Não é difícil de imaginar, portanto, que em um futuro próximo sejam empregadas as sugestões apontadas pelo estudo. Porém, é preciso ressaltar que o mercado deverá apresentar sinais de maturidade suficiente para comportar tais mudanças procedimentais. Caso contrário, estaremos criando mais um obstáculo econômico aos empreendedores e onerando os bancos ao lhes atribuir uma competência que não lhes é devida originalmente.

Ademais, lembramos, novamente, que as mudanças sugeridas serão mais efetivas se acompanhadas de uma política pública eficiente no combate aos efeitos adversos das mudanças climáticas.

Por fim, a terceira estratégia sugere que bancos devem contribuir positivamente para uma rápida transição para uma economia de baixo carbono. Mais uma vez, o instrumento a ser utilizado seria o financiamento.

Apontando as potencialidade dos setores de energia sustentável e a estimativa de investimento anual de US$100 bilhões até 2030 para que seja atingido a “descarbonização” do setor energético7, o estudo clama por maiores investimentos nos setores propulsores da energia sustentável, como as novas tecnologias.

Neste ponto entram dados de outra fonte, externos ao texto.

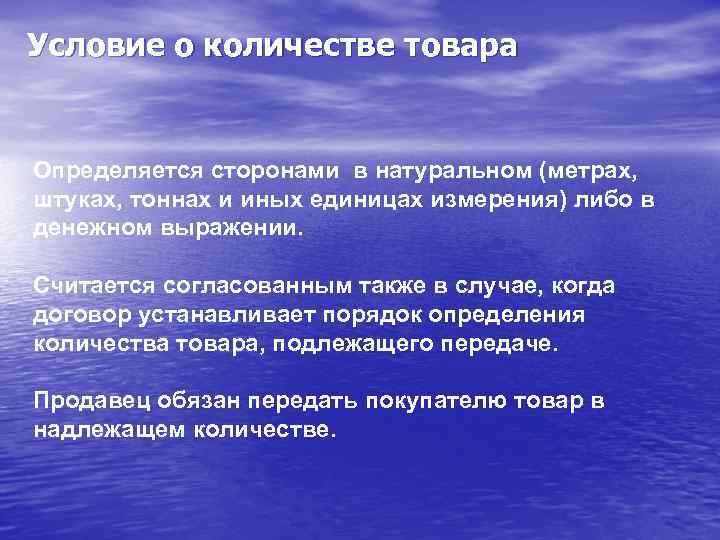 Условие о количестве товара

Определяется сторонами в натуральном (метрах, штуках, тоннах и иных единицах измерения) либо в денежном выражении.

Считается согласованным также в случае, когда договор устанавливает порядок определения количества товара, подлежащего передаче.

Продавец обязан передать покупателю товар в надлежащем количестве.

Nesse sentido, o estudo sugere que os bancos adotem uma postura mais proativa no investimento em programas e projetos de energias renováveis, de eficiência energética e de suporte às reduções de emissões. A criação de uma linha de produtos e serviços que permitam os clientes investir o dinheiro de maneira que contribua para a mitigação dos problemas climáticos também é apontada como um bom caminho a ser seguido.

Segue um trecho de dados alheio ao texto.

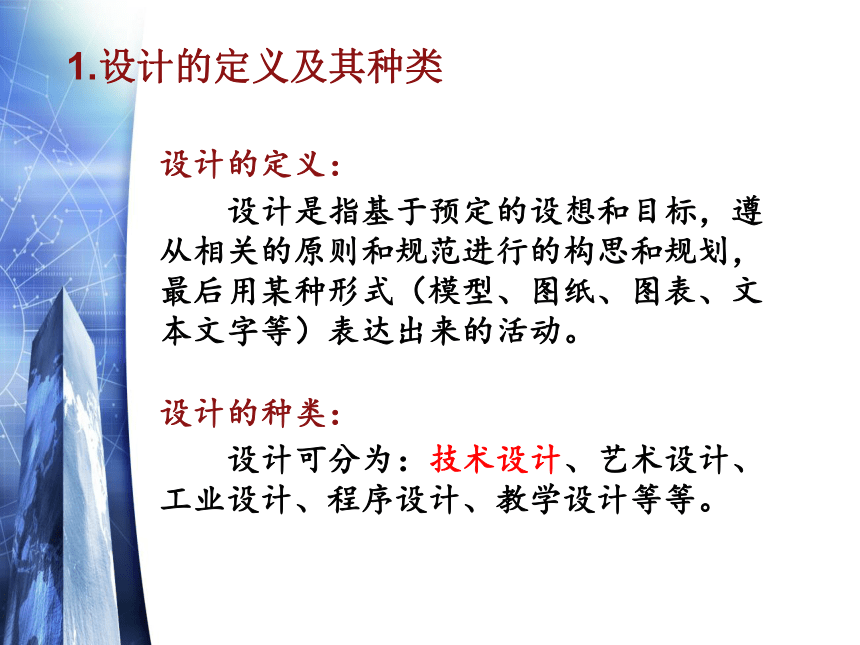 1.设计的定义及其种类

设计的定义：

设计是指基于预定的设想和目标，遵从相关的原则和规范进行的构思和规划，最后用某种形式（模型、图纸、图表、文本文字等）表达出来的活动。

设计的种类：

设计可分为：技术设计、艺术设计、工业设计、程序设计、教学设计等等。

Outro seguimento que deve receber especial atenção, segundo o estudo, são os produtos destinados ao mercado imobiliário. O correto estímulo à eficiência energética das residências e construções pode representar, de acordo com o próprio IPCC, uma significativa redução das emissões dos GEE.

A terceira estratégia, como se vê, já vem ganhando força junto ao setor bancário. Alguns bancos, de forma pioneira, já disponibilizam, em suas carteiras de investimentos, opções fundadas em ativos ambientais, como os certificados de redução de emissão. O aumento na estruturação desse tipo de investimento dependerá do aumento da demanda por produtos financeiros com essas qualidades.

Todavia, quanto ao estímulo do mercado imobiliário, especialmente no Brasil, não se tem notícias de políticas diferenciadas no financiamento de construções com maior eficiência energética. Esse cenário poderá se modificar rapidamente no Brasil, bastando, para tanto, principalmente, vontade política. As maiores instituições operadoras desse mercado hoje, no Brasil, são estatais e podem introduzir e impulsionar as mudanças pretendidas.

De forma geral, podemos concluir que a segunda e a terceira estratégias sugeridas pelo estudo podem, desde que respeitem o amadurecimento natural do mercado, contribuir para a mitigação dos problemas climáticos. Contudo, há que se observar que esse movimento não pode ser fruto da transferência de atribuições do Estado para a iniciativa privada, nesse caso, o setor bancário.

1) Disponível em: <http://www.banktrack.org/
download/a_challenging_climate_2_0_what_
banks_must_ do_ to_combat_climate_
change>; Acessado em: 20/01/2010.

2) <http://www.banktrack.org>

3) <http://www.ifc.org/>

4) O Grupo Banco Mundial é formado por: International Bank for Reconstruction and Development (IBRD), International Development Association (IDA), International Finance Corporation (IFC), Multilateral Investment Guarantee Agency (MIGA) and the International Centre for the Settlement of Investment Disputes (ICSID). Disponível em: <http://web.worldbank.org/WBSITE/EXTERNAL/EXTABOUT US/0,,pagePK:50004410~piPK:36602~
theSitePK:29708,00.html>; Acessado em: 18.03.2010.

5) Tradução livre do termo financed emissions.

6) O GHG Protocol (the greenhouse gas protocol) é o sistema de contabilização dos gases de efeito estufa mais utilizado internacionalmente permitindo entender, quantificar e gerenciar a emissão destes gases. Mais informações em: <http://www.ghgprotocol.org/>.

7) Renewable energy Policy Network: < http://www.ren21.net/atStake/forum.asp?id=1>; Apud A Challenging Climate 2.0: What Banks must do to combat climate change.

Francisco Silveira Mello Filho é advogado associado ao escritório Pinheiro Pedro Advogados onde atua na área de Meio Ambiente e Sustentabilidade.